Exercise prompt. Rewrite the lines starting at the one containing "From the camera, what" and ending at the one containing "25.7 meters", substituting "viewer" for "camera" and leaving everything else the same.

[Extracted data entries]
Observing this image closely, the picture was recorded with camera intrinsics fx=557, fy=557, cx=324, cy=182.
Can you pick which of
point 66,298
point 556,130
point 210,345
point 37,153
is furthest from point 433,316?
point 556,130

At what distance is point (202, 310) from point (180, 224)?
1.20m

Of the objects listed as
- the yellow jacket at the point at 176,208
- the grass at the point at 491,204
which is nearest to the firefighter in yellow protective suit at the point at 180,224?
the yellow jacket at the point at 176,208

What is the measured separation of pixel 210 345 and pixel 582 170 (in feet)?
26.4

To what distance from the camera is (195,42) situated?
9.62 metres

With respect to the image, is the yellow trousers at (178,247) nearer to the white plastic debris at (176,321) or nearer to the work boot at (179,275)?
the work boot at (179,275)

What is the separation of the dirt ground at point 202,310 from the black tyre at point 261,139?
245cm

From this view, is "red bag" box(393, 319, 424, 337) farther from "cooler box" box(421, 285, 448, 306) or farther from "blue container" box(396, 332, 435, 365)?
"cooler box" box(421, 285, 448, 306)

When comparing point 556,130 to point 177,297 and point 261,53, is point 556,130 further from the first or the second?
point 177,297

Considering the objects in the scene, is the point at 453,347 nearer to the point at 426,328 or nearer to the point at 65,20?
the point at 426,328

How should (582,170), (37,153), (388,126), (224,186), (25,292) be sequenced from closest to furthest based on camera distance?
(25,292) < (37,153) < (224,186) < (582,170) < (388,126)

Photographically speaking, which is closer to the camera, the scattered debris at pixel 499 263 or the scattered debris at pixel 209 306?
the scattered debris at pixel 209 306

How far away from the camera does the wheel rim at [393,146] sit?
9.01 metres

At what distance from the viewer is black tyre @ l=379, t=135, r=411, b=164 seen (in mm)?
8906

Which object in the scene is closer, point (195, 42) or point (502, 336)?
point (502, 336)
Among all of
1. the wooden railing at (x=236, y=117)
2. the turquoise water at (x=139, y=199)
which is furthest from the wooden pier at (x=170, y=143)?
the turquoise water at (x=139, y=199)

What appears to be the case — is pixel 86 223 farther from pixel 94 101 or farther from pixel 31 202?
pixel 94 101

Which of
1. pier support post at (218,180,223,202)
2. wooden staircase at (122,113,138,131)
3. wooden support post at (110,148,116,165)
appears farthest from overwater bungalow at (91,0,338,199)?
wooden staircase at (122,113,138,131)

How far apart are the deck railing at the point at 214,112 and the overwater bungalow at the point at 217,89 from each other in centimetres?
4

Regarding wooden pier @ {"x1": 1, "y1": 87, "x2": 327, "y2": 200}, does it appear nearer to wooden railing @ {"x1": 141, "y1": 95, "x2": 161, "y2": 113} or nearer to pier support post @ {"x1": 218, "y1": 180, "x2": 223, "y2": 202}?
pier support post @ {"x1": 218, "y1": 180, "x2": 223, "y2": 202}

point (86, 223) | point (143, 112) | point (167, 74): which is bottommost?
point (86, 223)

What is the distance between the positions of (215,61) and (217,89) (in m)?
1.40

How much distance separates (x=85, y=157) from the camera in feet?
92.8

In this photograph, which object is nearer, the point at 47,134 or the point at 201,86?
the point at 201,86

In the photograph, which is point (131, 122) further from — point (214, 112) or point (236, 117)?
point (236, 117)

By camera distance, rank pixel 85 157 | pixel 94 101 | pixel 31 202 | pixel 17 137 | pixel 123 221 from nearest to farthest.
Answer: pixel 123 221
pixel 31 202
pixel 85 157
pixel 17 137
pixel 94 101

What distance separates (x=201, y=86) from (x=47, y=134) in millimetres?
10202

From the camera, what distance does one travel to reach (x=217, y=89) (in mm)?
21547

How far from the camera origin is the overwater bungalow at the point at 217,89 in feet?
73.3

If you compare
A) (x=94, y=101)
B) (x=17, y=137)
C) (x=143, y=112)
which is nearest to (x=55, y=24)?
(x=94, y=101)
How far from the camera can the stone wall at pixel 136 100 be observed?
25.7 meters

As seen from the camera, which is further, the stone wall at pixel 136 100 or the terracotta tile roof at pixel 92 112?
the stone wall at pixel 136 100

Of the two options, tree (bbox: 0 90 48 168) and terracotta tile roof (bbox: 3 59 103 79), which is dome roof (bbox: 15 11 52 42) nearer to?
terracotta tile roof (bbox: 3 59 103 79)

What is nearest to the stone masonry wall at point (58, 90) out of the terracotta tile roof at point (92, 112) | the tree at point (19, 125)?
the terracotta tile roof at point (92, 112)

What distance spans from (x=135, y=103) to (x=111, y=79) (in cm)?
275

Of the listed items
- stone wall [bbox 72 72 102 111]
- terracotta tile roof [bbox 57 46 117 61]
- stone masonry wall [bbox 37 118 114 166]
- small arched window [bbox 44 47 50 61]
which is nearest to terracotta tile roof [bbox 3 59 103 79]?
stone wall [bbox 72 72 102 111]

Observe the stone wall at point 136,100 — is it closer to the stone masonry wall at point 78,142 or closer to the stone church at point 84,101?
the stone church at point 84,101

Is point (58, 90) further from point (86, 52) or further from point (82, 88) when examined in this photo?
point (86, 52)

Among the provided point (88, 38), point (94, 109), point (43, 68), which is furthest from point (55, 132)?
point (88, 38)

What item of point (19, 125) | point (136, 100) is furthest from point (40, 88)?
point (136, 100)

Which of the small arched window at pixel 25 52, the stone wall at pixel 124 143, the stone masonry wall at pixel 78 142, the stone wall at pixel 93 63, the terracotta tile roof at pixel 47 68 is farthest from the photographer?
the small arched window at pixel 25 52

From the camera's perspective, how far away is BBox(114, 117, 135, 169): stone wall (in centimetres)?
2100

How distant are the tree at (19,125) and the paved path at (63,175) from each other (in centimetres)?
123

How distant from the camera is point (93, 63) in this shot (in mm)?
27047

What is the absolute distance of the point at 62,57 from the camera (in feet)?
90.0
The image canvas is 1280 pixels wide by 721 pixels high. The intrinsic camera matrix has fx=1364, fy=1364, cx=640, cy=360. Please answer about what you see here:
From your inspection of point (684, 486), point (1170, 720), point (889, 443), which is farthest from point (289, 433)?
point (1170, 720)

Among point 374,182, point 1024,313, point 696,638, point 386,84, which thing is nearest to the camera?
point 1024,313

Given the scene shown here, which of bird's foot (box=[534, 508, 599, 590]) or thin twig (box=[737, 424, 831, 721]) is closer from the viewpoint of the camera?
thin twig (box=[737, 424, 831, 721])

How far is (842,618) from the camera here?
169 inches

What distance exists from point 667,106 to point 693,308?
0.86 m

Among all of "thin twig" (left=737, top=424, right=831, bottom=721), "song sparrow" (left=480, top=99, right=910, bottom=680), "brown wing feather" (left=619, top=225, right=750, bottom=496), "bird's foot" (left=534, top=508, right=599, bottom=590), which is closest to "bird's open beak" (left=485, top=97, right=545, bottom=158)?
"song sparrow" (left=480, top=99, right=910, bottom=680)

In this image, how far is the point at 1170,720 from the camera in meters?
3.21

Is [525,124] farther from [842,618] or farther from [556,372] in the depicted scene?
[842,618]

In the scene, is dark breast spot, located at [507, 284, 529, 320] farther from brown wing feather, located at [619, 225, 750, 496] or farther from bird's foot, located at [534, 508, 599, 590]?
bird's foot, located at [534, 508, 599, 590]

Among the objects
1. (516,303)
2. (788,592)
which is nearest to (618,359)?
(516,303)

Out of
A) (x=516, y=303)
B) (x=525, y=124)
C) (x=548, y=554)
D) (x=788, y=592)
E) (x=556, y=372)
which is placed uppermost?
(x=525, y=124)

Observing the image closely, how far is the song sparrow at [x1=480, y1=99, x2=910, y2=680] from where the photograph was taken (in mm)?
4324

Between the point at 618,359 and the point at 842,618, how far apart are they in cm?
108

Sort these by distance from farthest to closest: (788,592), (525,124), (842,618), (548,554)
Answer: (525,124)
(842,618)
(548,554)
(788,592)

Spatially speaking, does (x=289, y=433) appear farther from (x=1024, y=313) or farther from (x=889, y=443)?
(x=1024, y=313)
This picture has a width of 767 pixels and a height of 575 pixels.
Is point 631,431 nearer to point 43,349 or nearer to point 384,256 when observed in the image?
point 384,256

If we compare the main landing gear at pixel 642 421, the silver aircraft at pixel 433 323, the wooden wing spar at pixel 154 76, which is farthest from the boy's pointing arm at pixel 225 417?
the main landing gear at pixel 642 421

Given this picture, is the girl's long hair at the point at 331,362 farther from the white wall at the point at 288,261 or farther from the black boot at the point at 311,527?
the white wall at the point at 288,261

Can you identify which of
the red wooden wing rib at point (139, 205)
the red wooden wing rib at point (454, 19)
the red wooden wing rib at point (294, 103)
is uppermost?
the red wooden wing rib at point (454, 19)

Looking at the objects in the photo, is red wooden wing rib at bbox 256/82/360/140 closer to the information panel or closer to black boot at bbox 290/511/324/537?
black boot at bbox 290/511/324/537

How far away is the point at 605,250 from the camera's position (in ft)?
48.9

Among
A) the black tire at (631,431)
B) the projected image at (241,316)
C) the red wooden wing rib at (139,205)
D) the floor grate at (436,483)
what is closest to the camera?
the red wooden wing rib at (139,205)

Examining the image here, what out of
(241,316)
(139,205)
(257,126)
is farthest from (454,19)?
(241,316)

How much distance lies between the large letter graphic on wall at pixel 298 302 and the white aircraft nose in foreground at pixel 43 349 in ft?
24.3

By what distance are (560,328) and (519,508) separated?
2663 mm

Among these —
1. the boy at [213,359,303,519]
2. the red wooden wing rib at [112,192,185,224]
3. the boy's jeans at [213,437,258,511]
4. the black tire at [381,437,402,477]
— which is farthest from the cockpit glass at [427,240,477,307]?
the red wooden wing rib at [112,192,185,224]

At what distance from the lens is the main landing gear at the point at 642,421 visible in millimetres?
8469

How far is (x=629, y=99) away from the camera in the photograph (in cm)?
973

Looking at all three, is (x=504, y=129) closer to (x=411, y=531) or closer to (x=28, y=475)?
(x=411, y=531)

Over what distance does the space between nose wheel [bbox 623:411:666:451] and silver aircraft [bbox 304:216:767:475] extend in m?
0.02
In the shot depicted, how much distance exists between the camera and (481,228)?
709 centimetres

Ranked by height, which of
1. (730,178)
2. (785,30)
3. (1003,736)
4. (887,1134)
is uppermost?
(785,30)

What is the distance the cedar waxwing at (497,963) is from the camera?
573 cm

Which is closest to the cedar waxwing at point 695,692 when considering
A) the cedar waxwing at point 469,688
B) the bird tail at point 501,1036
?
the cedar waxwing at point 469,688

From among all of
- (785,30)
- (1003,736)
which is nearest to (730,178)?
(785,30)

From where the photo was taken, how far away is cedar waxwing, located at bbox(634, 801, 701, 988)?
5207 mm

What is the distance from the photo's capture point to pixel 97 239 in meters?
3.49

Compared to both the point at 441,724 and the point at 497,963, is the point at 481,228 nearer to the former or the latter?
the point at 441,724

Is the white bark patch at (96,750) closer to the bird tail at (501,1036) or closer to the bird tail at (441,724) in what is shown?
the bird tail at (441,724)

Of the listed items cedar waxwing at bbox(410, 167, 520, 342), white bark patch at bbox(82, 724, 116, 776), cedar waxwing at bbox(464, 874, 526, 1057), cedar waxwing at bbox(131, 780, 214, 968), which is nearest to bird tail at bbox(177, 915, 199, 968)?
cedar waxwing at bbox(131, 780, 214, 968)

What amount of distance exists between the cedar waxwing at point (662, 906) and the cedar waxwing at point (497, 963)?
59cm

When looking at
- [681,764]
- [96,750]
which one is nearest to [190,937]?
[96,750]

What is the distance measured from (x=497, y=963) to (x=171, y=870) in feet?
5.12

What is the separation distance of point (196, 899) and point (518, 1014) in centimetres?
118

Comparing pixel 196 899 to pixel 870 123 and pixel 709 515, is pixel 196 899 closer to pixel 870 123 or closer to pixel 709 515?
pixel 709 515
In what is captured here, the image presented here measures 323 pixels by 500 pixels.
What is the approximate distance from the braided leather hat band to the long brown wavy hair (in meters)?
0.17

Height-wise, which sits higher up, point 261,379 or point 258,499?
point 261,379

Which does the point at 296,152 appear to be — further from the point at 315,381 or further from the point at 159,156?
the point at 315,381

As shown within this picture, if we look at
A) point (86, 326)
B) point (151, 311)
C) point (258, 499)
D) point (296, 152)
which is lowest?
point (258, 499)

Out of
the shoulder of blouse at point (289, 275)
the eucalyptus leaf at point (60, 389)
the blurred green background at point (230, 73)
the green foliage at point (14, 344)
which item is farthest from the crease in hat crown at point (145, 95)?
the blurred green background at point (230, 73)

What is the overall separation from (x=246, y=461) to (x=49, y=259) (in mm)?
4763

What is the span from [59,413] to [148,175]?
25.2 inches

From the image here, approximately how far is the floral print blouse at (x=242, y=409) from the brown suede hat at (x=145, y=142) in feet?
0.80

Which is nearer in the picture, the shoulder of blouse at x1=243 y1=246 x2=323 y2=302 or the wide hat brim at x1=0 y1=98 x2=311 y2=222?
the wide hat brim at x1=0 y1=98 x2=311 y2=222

Response to the task.
From the viewer, what distance does one travel to reach (x=217, y=89) (in mm)?
21547

How far from the viewer origin is the overwater bungalow at the point at 217,89 in feet?
73.3

If you compare
A) (x=94, y=101)
B) (x=17, y=137)
C) (x=143, y=112)
which is nearest to (x=55, y=24)?
(x=94, y=101)
How far from the viewer can the stone wall at pixel 136 100 be observed?
25.7 meters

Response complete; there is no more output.